Explanation of how to go from polar to parametric equations.

I was wondering how you can make a polar equation parametric, and I just don't get it. My book says that for $r = f(\theta)$, $x = f(t) \cos t$ and $y = f(t) \sin t$, but this makes absolutely no sense to me.

If you need an example problem, $r = \frac{4}{2 - \cos \theta}$ would work very well. Thanks in advance.

In your example, $f(\theta) = \dfrac{4}{2 - \cos \theta}$. Therefore, your parametric equations would be \begin{align*} x(t) &= f(t) \cos t = \frac{4}{2 - \cos t} \cos t = \frac{4 \cos t}{2 - \cos t}, \\ y(t) &= f(t) \sin t = \frac{4}{2 - \cos t} \sin t = \frac{4 \sin t}{2 - \cos t}. \end{align*} That is it.

The reason why this works is because a polar curve can be interpreted as a special kind of parametrization, where the parameter $t$ is the angle $\theta$ as measured counterclockwise from the positive $x$-axis; and the radius $r$ is broken into its horizontal ($x$) and vertical ($y$) components via the relationship $x = r \cos \theta$, $y = r \sin \theta$. Since $r$ is a function of angle $\theta$, then $x$ and $y$ become a function of $\theta$ and in turn the parameter $t = \theta$.

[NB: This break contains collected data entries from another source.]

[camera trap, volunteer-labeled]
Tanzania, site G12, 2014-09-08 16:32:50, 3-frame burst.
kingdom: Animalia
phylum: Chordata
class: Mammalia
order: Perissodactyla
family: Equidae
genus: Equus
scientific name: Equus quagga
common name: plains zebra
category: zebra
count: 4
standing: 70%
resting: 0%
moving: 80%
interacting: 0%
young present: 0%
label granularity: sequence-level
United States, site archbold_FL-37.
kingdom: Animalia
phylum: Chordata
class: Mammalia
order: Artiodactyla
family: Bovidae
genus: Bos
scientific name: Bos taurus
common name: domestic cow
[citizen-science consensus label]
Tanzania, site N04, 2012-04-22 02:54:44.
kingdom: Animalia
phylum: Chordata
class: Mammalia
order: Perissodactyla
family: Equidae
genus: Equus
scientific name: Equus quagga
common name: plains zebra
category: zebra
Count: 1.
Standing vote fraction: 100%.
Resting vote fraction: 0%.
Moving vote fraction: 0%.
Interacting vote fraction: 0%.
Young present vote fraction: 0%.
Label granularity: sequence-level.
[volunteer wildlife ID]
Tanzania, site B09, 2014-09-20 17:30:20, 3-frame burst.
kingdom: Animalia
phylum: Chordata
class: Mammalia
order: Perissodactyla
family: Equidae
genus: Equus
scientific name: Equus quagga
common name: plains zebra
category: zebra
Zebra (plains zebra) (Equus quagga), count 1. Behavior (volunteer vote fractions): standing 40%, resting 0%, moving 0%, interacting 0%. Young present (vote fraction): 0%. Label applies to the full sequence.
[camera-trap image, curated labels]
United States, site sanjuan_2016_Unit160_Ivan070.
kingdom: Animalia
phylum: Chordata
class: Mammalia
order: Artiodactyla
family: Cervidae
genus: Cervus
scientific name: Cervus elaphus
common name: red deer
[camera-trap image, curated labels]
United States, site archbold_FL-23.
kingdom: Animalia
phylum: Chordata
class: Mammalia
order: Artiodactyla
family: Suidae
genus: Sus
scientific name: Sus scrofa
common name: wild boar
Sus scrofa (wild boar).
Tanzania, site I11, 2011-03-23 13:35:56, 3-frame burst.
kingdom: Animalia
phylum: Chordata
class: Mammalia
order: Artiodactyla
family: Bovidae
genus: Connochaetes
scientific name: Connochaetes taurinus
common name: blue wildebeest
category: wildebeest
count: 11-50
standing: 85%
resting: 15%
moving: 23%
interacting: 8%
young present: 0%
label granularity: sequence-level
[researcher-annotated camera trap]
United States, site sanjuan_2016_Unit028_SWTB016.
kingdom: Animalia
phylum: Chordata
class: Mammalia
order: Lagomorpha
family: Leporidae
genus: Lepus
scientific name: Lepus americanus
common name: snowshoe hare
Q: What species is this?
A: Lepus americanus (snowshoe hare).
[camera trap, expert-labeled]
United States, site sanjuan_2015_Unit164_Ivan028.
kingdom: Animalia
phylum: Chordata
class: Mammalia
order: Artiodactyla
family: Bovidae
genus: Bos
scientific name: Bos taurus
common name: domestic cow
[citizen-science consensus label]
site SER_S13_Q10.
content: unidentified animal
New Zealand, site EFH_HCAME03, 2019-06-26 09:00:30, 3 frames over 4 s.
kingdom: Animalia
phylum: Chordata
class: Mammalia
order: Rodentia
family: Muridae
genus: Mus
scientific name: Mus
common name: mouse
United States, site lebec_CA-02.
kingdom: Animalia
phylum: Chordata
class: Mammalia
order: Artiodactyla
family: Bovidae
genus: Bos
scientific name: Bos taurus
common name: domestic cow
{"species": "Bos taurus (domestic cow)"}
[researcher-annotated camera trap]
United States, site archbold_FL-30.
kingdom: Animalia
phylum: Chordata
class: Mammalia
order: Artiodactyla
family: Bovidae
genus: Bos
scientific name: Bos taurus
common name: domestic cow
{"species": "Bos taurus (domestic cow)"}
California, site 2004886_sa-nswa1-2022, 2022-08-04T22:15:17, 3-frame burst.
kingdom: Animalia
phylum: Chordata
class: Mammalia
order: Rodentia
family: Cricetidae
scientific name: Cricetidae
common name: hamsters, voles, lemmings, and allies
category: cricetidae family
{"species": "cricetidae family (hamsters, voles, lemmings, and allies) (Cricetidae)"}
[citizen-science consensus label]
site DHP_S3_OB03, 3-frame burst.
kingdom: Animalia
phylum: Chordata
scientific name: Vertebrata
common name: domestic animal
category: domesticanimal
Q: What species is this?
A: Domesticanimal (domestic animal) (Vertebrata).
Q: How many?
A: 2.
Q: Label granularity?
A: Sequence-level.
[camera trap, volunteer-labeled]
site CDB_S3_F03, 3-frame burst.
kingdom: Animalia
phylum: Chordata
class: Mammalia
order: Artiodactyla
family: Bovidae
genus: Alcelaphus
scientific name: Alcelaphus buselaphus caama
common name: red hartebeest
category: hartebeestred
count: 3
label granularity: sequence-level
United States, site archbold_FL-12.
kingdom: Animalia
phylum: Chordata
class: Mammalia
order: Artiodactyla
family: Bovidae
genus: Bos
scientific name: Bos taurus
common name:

In two dimensions you have:

$$x=r\cos(\theta)$$ $$y=r\sin(\theta)$$

So, taking the square of both equations and summing them you get:

$$r^2=x^2+y^2$$

$$r = \sqrt{x^2+y^2}$$

Now we'll get the relation for $\theta$. Dividing the second equation over the first one:

$$\frac{y}{x}=\frac{\sin (\theta)}{\cos (\theta)}$$

$$\frac{y}{x}=\tan(\theta)$$

$$\theta=\arctan \frac{y}{x}$$

There you have the inverse change of variables for polar coordinates.